Of course, if there is another way to fix this, I'd be happy to try, too. I have an [email protected] disc that allows me to manipulate most files on the drive. I have also the pre-SP retail Win7 ultimate disc. I have tried auto repair, system restore and SFC (which refuses to run), but none have helped. I also have this iPhone thing that allows me to download files onto a USB key, with which I plan to transfer the ci.dll file.

Many thanks in advance!


----------



## Jonathan_King

*Re: BSOD Win7 ci.dll*

Hello,

Boot from the disc, open a command prompt, and run:


Code:


chkdsk /r

I don't know what all is on that disc you have, so you may create a new recovery disc. Do you have any friends that own computers? How about the local library; not sure about Germany, but at least where I live, the public libraries have a few computers people can use. Even if it's not Windows 7, as long as it has a CD burner, you can burn the appropriate ISO: System Repair Disc - Create - Windows 7 Forums

However you can, try to run the Startup Repair feature from the disc. You may have to run it a few times for it to work.

You might also try removing all but 1 stick of RAM, in case a module is bad. If the problems still persist, try running with just one of the others.


----------



## uly

*Re: BSOD Win7 ci.dll*

I already ran disk and mem scans and there were no errors. I can borrow a computer, but not immediately, and even later for a comp that can burn cd's. This is why I thought it'd be quicker to request the file.
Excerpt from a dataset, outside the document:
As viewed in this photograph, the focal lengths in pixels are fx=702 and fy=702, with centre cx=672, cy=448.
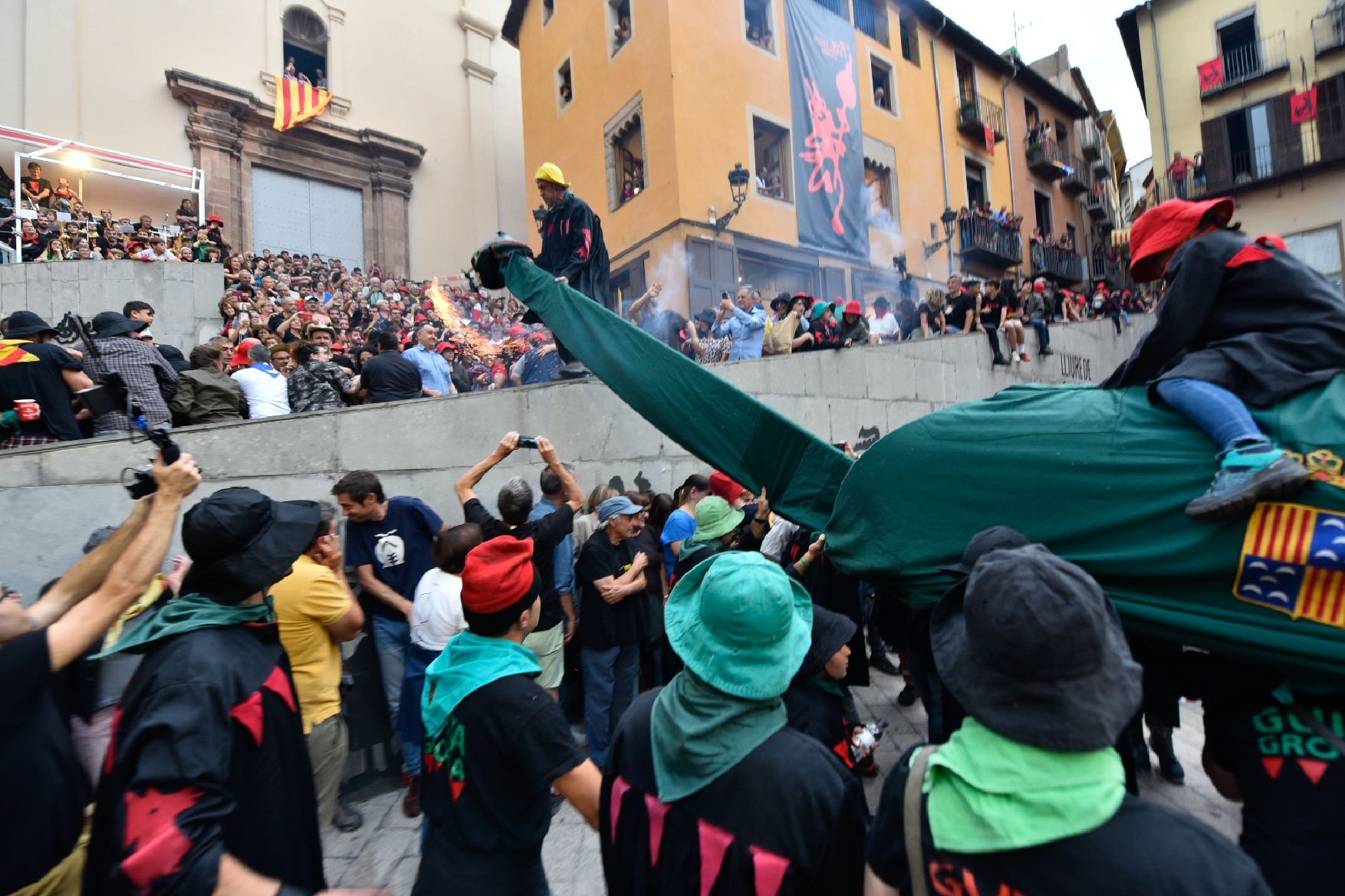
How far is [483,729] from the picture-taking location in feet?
5.86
I will try the neosmart recovery disc when I borrow the computer. But one question: the Neosmart recovery disc seems to be made for vanilla Win7, will it work for SP1 as well?


----------



## Jonathan_King

*Re: BSOD Win7 ci.dll*

Yes, those discs should work for SP1 and SP0. 

The ci.dll file almost certainly isn't at fault, it's just getting blamed. The only way it could actually cause the BSOD would be if it was modified somehow. From a command prompt, run this:


Code:


sfc /scannow /offbootdir=c:\ /offwindir=c:\windows

That should replace any modified system files with the originals.


----------



## uly

*Re: BSOD Win7 ci.dll*

Thanks for the response. Here's what's up now.

I got a hold of a bootable USB key with Win7 SP1 loaded (not just the recovery, but an installable USB). I tried copying the ci.dll from the disk, but as you suspected it did not fix the problem.

I tried running SFC. Previously, when I ran "sfc /scannow", I always got the message that there was a restore pending and refused to run.

I then tried "sfc /scannow /offbootdir=c:\ /offwindir=c:\windows" as you said, but here's what it said after a lengthy scan:


> Windows Resource Protection found corrupt files but was unable to fix some of them.
> Details are included in the CBS.log windir\Logs\CBS\CBS.log. For example C:\Windows\Logs\CBS\CBS.log


The CBS.log is way too big to be viewed with the TYPE command. I will try to post it up here somehow...

In the mean time, is there anything else I can do now?

ps. I tried simply re-installing Win7 from the USB boot, but it simply told me to run the installation from within Windows.


----------



## uly

*Re: BSOD Win7 ci.dll*

Okay, I finally solved the problem. But let me backtrack a bit:
It turned out that SFC didn't write anything to CBS.log at all. All the entries in CBS.log were dated more than 2 days ago.

So, I finally fixed my problem by booting with the Win7 SP1 USB, and then simply copy everything from x:\windows\system32 and x:\windows\system32\drivers to the c:, overwriting all the files. Of course I also backed up the files in c: first.

Anyway, I'm amazed that such a brute and stupid approach finally solved the problem. Somehow the windows auto repair couldn't even manage this. Shame on MS!

In any case, thank you very much for your help, JK!


----------



## Jonathan_King

Well glad to hear that uly, thanks for reporting your solution!


----------